Requisitos da tarefa
Por favor, devolva sem nenhuma alteração o trecho do texto sobre a cobrança que vai de "O senhor, ou" a "contra essa empresa.".

Texto do exercício
*-*-*

O senhor, ou senhora, me lançou em profunda crise de identidade ao me remeter essa cobrança, "apenas 01 conta em aberto", como está dito na mensagem. "Vencida desde 20240509 no valor de R$ 129,82". E com a advertência explícita de que "esse débito encontra-se APTO PARA NEGATIVAÇÃO OU PROTESTO" assim mesmo, em letras maiúsculas, como se um cobrador estivesse à porta de minha casa cobrando-me aos gritos, expondo a toda a vizinhança a ignominiosa maldade que cometi contra essa empresa.

Ameaça séria. Idônea. Daquelas capazes de gerar aflição em qualquer devedor que preza a própria honra. Mas não é ameaça de morte, de sorte que não tem efeitos jurídicos a ponto de caracterizar o crime de ameaça do art. 147; não tem potencial para causar "mal grave e injusto".

Ao contrário, a inclusão do nome do devedor em róis negativos ou de levar-lhe o título a protesto é, na medida do razoável, exercício regular de direito, pelo credor. Poderíamos, no extremo, pensar em cobrança vexatória, com repercussões no campo do Direito do Consumidor, mas não me parece o caso, como seria se fosse real a hipótese da cobrança gritada para todos os vizinhos ouvirem. Parece mesmo razoável, enfim, a ameaça. A negativação, por óbvio, é um mal que se pratica contra o devedor, e grave, mas, nas circunstâncias, é do tipo "mal justo". Sim, há justiça em certos males; ao menos, é essa a leitura que a lei faz da vida dos humanos a que ela se dirige. E há quem acredite que inteligência artificial seja novidade dos tempos modernos!

O problema é que a cobrança é endereçada a mim, quando é certo que meu nome não é João Ataliba. Esse nome tem sido insistentemente utilizado em ligações que há muitos anos venho recebendo, das mais diversas fontes. E não adianta ter dito, todas as vezes, que eu não sou João Ataliba, não conheço João Ataliba, não faço ideia de quem seja esse sujeito... as pessoas que o procuram insistem em ligar para mim!

A insistência é tanta que chego a me perguntar se eu sou eu mesmo, ou, quem sabe, eu não seja de fato esse tal João Ataliba.

*-*-*

Material fornecido
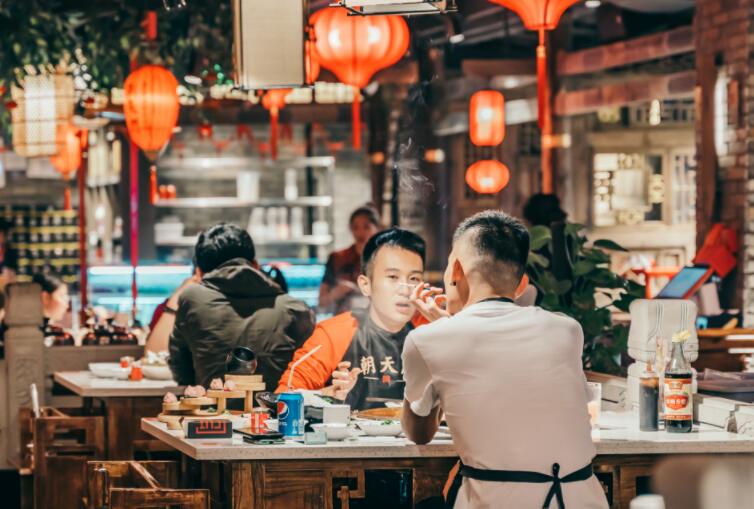 雙流開火鍋加盟店如何進(jìn)行市場(chǎng)調(diào)研？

*-*-*

Solução do exercício
O senhor, ou senhora, me lançou em profunda crise de identidade ao me remeter essa cobrança, "apenas 01 conta em aberto", como está dito na mensagem. "Vencida desde 20240509 no valor de R$ 129,82". E com a advertência explícita de que "esse débito encontra-se APTO PARA NEGATIVAÇÃO OU PROTESTO" assim mesmo, em letras maiúsculas, como se um cobrador estivesse à porta de minha casa cobrando-me aos gritos, expondo a toda a vizinhança a ignominiosa maldade que cometi contra essa empresa.